Manolo Jiménez observó el reto y le pareció atractivo por su compejidad. Le sedujo volver al trabajo, pero sobre todo salvar al Real Zaragoza de un descenso casi cantado cuando le contrataron. Hoy, el viaje a Segunda tiene letra y música funerarias y el técnico se niega a vestirse de luto para la ocasión pese a que es consciente de que maneja una plantilla con la moral y el fútbol en rigor mortis.

En el caso de que obrara el milagro de la permanencia, lo que obligaría a una contextualización del santoral y posiblemente del Nuevo Testamento, ¿qué futuro le esperaría? Por pasos: paseo a hombros por La Romareda; ducha en el vestuario; Dios no quiera que una vuelta por la ciudad en bus al estilo Marcelino; elogios que para sí los hubiese querido Antoñete tras una tarde gloriosa en Las Ventas y la renovación. Su prestigio a nivel nacional e internacional crecería como la espuma...

Aquí nos detenemos. En la ola de la cresta del cumplimiento de esa hipotética ilusión. Jiménez se juega más de lo que parece. Con Agapito Iglesias, los entrenadores tienen dos destinos: la desaparición del mercado y de los focos o el fracaso pretérito. Víctor Fernández, Garitano, Irureta, Villanova, Garitano, Gay-Nayim, Marcelino y Javier Aguirre se han repartido un futuro estigmatizado por su relación con el propietario. De todos ellos, Víctor pasó por un Betis de Segunda donde fue destituido y Marcelino por el Racing y el Sevilla, que también le despidieron. A El Vasco será difícil verle durante algún tiempo por esos campos.

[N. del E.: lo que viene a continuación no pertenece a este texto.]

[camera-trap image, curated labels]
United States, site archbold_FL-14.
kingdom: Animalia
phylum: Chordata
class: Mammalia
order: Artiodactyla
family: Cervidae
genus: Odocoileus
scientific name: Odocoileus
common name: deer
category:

Si el Real Zaragoza baja, que parece lo más probable, Jiménez lo hará con la misma dignidad profesional en su currículum que el equipo. Elogiable si lucha hasta el final y lastimosa si se confirma con un mes de antelación. Lo sabe. Lo que ignora quizás es que tras la fiesta de esa remota permanencia, su porvenir está escrito. La próxima temporada, para el mes de enero aproximadamente, Agapito le cambiará por otro como es su costumbre. Así, el entrenador no pelea solo contra un imposible, sino contra dos.